Jimmy Jam Shares His Thoughts on AI in Music 'There's Good and Bad'
Photo by John Nacion/Variety via Getty Images

As artificial intelligence continues to reshape the music industry, Jimmy Jam is making it clear that he isn't against the technology—but he believes it needs boundaries.

Speaking alongside Terry Lewis for Pandora's Artists on AI series on the Black Music Forever station, the legendary duo behind some of the biggest records of the last four decades said AI's future in music depends on accountability, consent, and compensation.

“For me, the humanity in music is wonderful because it's the mistakes,” Jam said. “It's the things that aren't plotted out that happen, the spontaneity. So, I think that's the thing that I'm always going to miss in music if the human part of it isn't part of what the song is.”

Jam compared AI to the advent of the automobile. The technology itself, he argued, is inevitable. The challenge is creating rules around it.

“Like any technology, there's good and bad,” he said. “There needs to be guardrails on it, and there needs to be permission for it to be used.”

He also took particular issue with AI-generated content that uses a person's likeness or voice without consent. “I think the idea of just taking somebody's voice or taking somebody's picture or whatever and then manipulating it without their permission, I think that's wrong,” Jam said. “Anything without permission is basically wrong and disrespectful.”

The producer added that creators whose work is used to train AI systems should be compensated: “If you're going to use it to train based on something that we've done, for instance, then we need to be paid for that.”

Jam also argued that AI-generated music should occupy its own category rather than compete directly with human-created works. “They should have their own chart, I think, on Billboard,” he said. “I don't think that they should compete on equal ground.”

Lewis echoed many of those concerns, boiling the issue down to a single word: “accountability.”

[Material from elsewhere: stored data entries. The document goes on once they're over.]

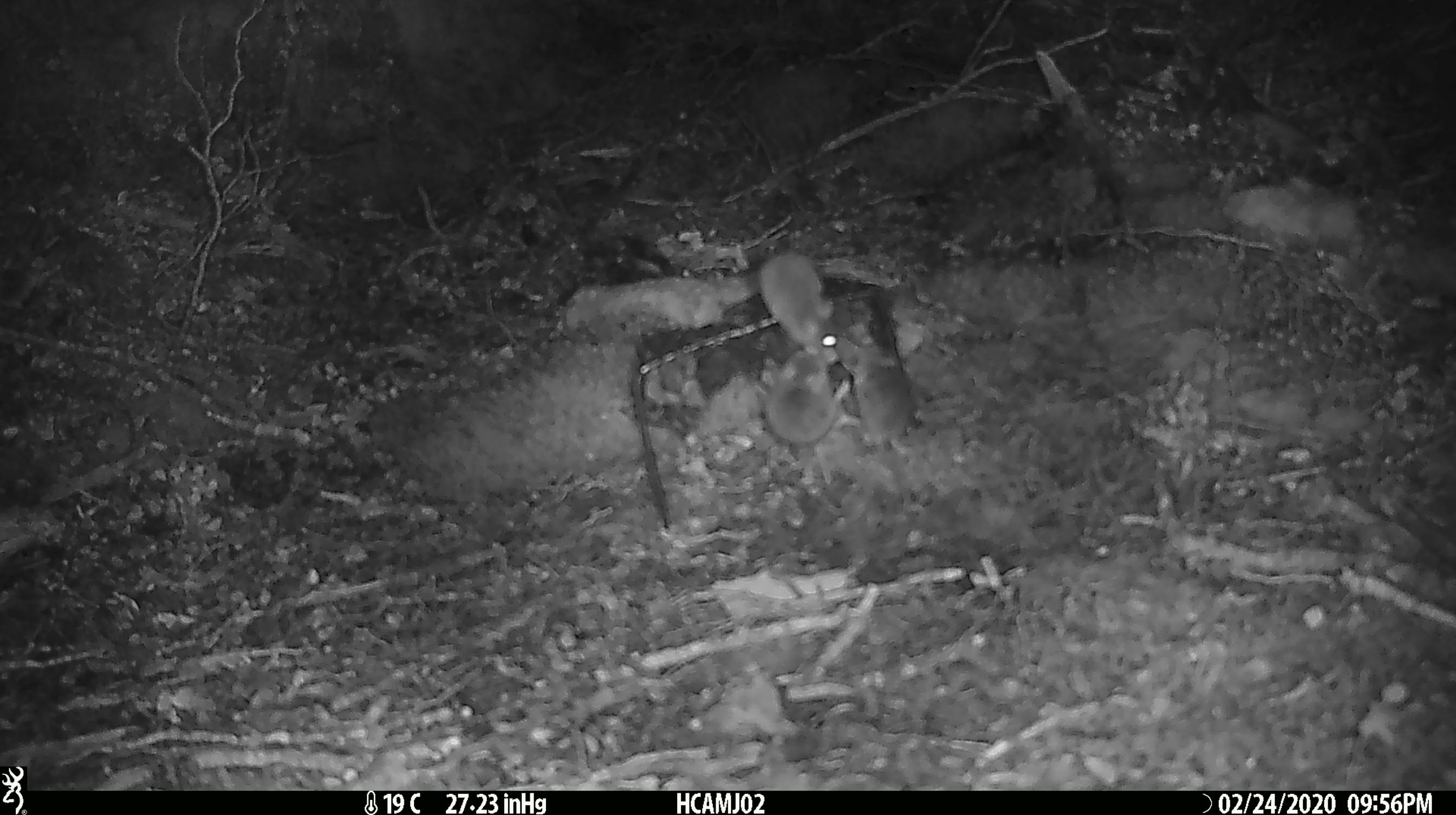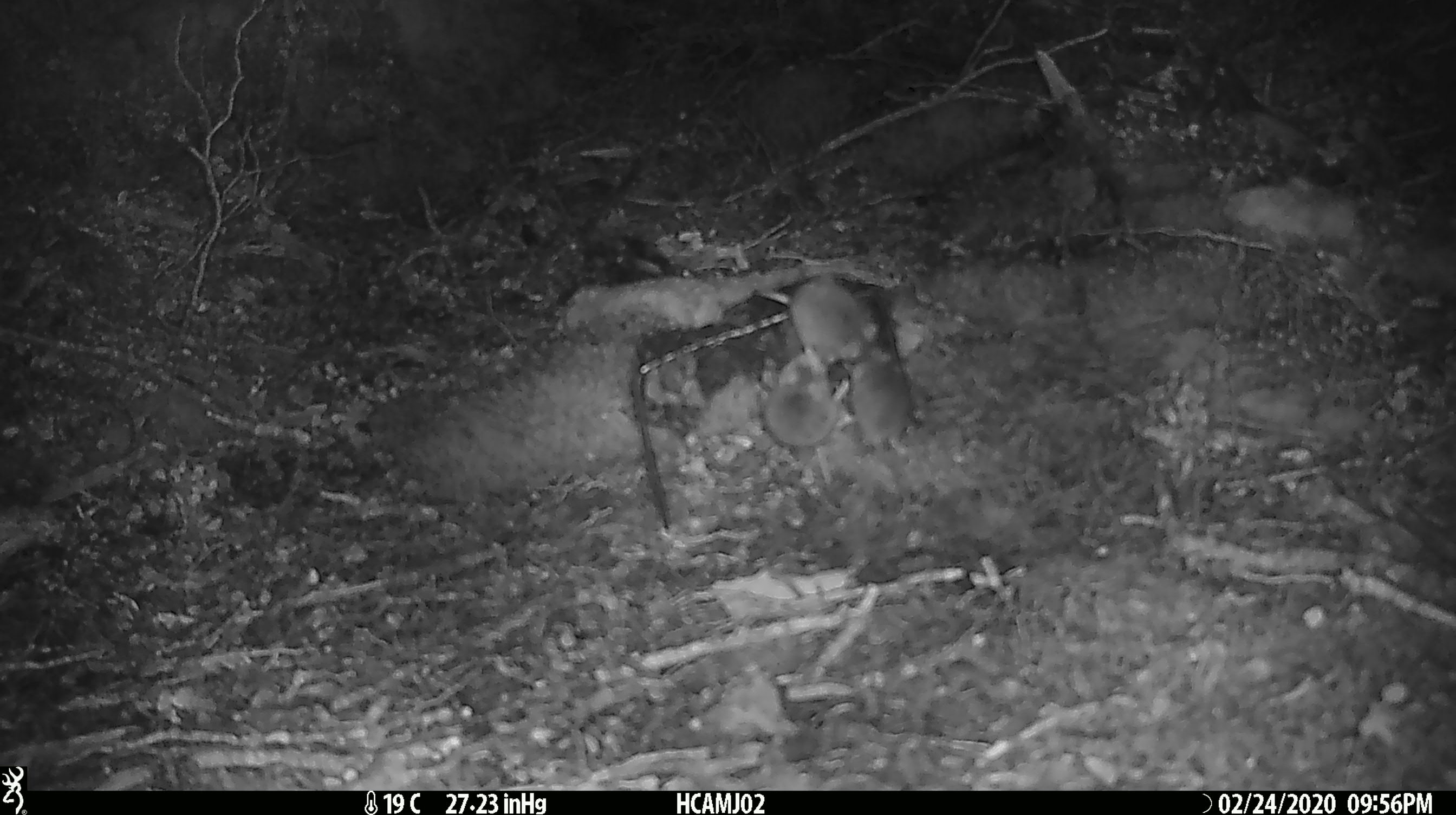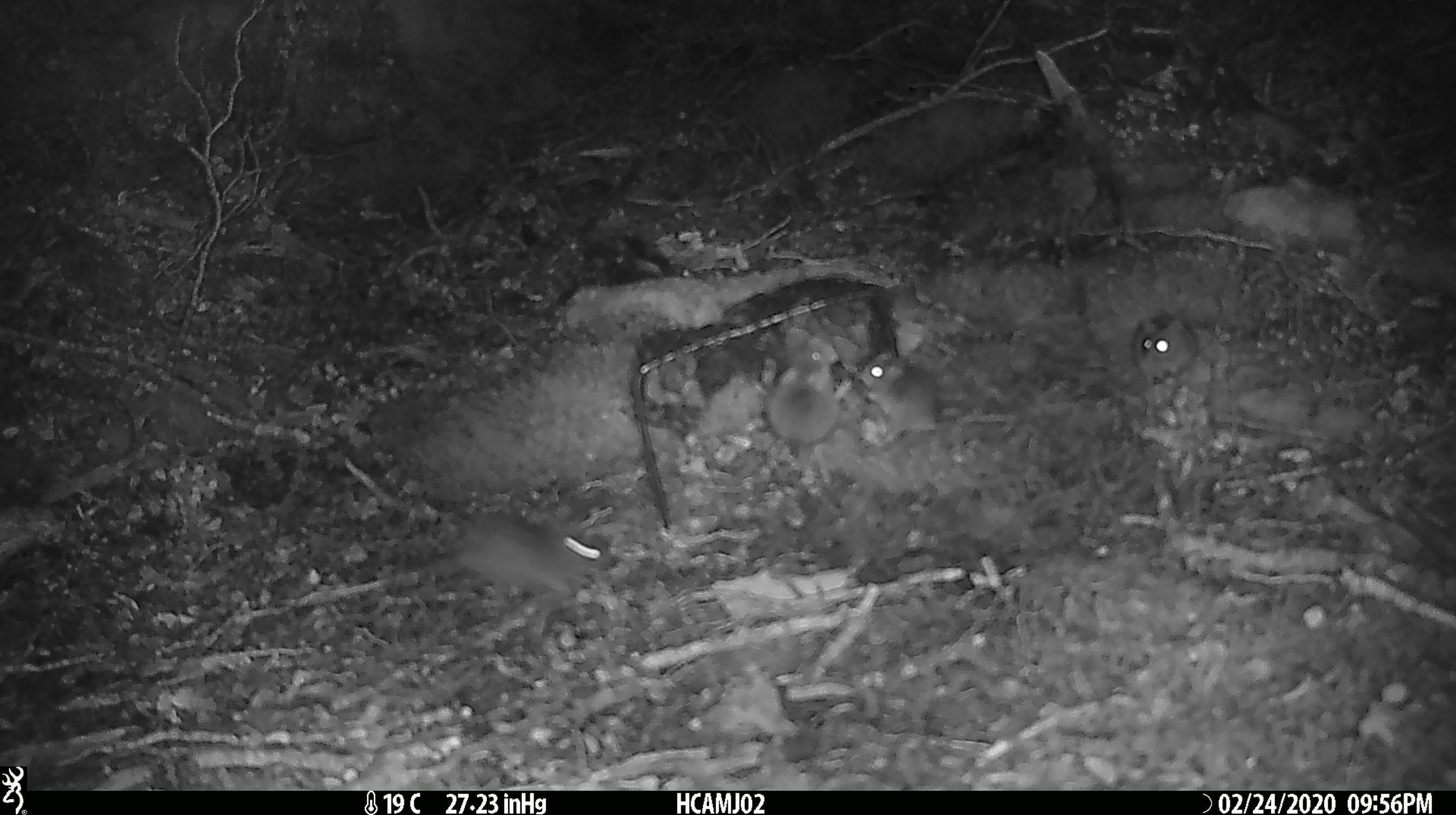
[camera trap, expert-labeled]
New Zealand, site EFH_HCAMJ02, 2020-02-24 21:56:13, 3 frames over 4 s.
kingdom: Animalia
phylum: Chordata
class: Mammalia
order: Rodentia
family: Muridae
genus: Mus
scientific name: Mus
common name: mouse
Mouse (Mus).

“Nobody's loading in any flops,” Lewis joked, pointing out that AI models are trained on successful songs and ideas created by others. He argued that those creators deserve compensation and urged artists to embrace the technology rather than resist it entirely.

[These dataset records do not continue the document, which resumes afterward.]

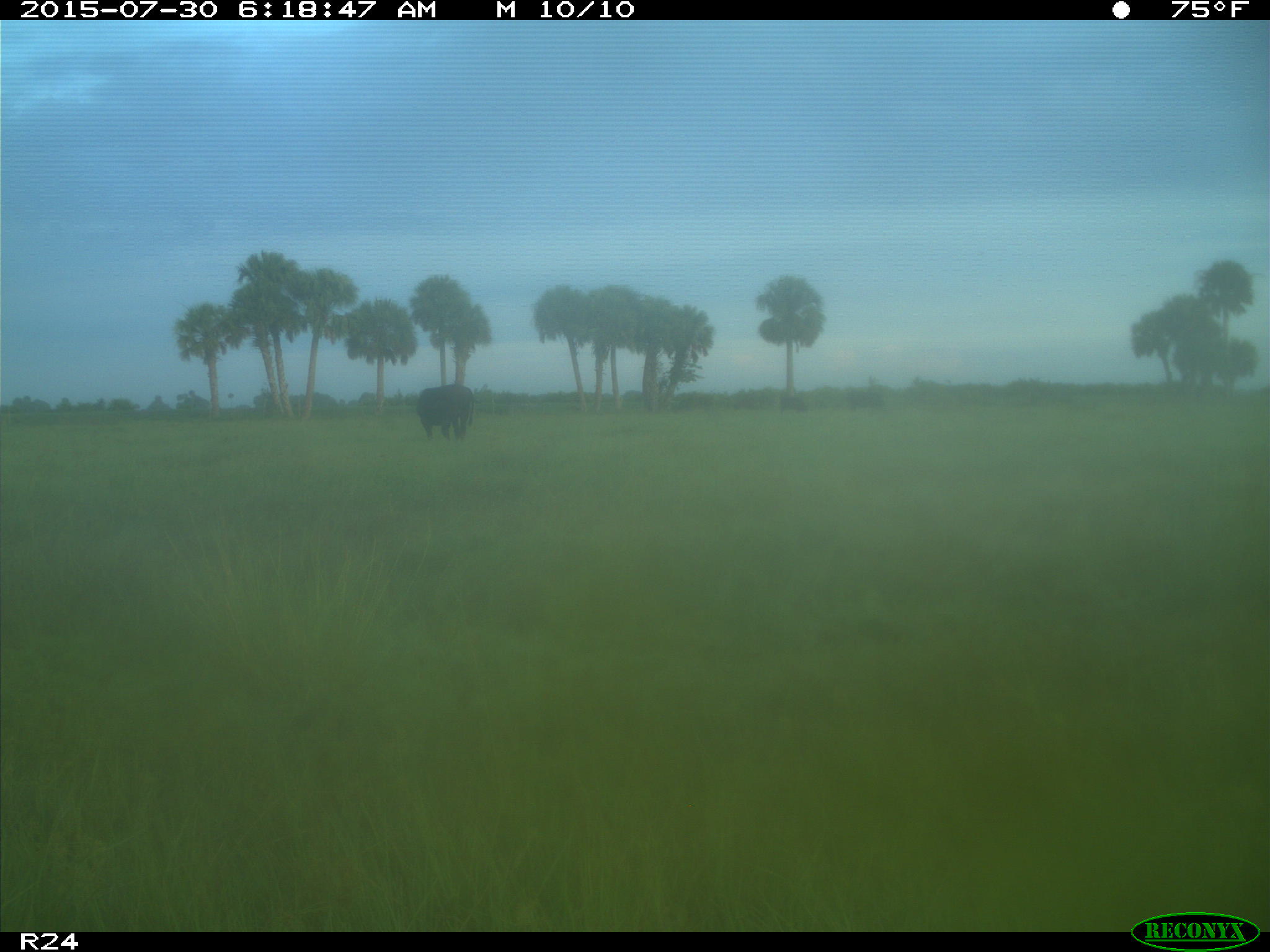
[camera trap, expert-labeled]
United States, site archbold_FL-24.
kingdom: Animalia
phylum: Chordata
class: Mammalia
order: Artiodactyla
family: Bovidae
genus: Bos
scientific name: Bos taurus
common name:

“You're going to be the driver, you're going to be the passenger, or you're going to stand on the tracks,” Lewis said. “I would suggest you don't stand on the tracks because the outcome's not going to be good for you.”

Still, Lewis believes AI can't replace the emotional connection that comes from live performance. “What's going to make things special is when you go to a small club, and the person that performs that song makes the hair on your arm stand up,” he said. “AI can't do that.”

The comments arrive at a moment when Jam and Lewis remain deeply involved in the music world. The Rock & Roll Hall of Fame inductees recently celebrated the 40th anniversary of Control, the landmark album they created with Janet Jackson, while Jackson herself recently signed a global administration agreement with Believe Music Publishing.